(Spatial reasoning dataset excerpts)
--------

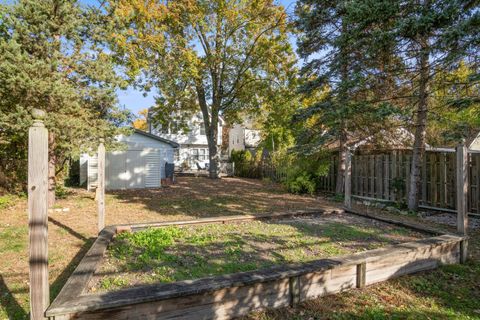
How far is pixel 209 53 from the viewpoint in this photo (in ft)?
58.8

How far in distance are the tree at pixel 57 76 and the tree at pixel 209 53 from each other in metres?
4.99

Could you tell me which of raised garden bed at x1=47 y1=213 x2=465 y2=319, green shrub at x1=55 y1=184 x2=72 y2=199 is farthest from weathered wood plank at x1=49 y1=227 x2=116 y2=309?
green shrub at x1=55 y1=184 x2=72 y2=199

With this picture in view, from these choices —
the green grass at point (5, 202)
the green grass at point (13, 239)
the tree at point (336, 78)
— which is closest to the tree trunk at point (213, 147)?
the tree at point (336, 78)

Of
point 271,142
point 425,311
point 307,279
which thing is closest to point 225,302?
point 307,279

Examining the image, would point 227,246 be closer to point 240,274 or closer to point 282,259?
point 282,259

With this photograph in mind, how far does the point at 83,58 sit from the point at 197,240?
6.75 meters

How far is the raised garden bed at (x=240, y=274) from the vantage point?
102 inches

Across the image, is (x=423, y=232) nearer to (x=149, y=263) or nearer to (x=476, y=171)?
(x=476, y=171)

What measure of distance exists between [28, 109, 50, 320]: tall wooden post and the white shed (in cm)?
1210

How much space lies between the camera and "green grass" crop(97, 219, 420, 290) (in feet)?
12.3

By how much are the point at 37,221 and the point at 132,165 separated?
42.1ft

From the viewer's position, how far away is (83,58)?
8.59 m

--------

Output the lines from the line containing "How far in distance" to the end, both included; add nothing.

• [Answer to the task]
How far in distance are the tree at pixel 57 76 and the tree at pixel 209 53 from each other in metres?
4.99

Could you tell me which of raised garden bed at x1=47 y1=213 x2=465 y2=319, green shrub at x1=55 y1=184 x2=72 y2=199 is farthest from weathered wood plank at x1=49 y1=227 x2=116 y2=309?
green shrub at x1=55 y1=184 x2=72 y2=199

With this picture in view, from these choices —
the green grass at point (5, 202)
the green grass at point (13, 239)
the tree at point (336, 78)
— which is closest to the tree trunk at point (213, 147)?
the tree at point (336, 78)

Of
point 271,142
point 425,311
point 307,279
which thing is closest to point 225,302?
point 307,279

Examining the image, would point 227,246 be closer to point 240,274 or closer to point 282,259?
point 282,259

With this photograph in mind, how far does the point at 83,58 sit from the point at 197,240?
6.75 meters

How far is the raised garden bed at (x=240, y=274) from the vantage point?
102 inches

Across the image, is (x=423, y=232) nearer to (x=149, y=263) or nearer to (x=476, y=171)?
(x=476, y=171)

What measure of distance exists between [28, 109, 50, 320]: tall wooden post and the white shed (in cm)?
1210

How much space lies between the camera and "green grass" crop(97, 219, 420, 290) (in feet)?
12.3

By how much are the point at 37,221 and the point at 132,165 separated?
42.1ft

From the viewer's position, how far away is (83,58)?
8.59 m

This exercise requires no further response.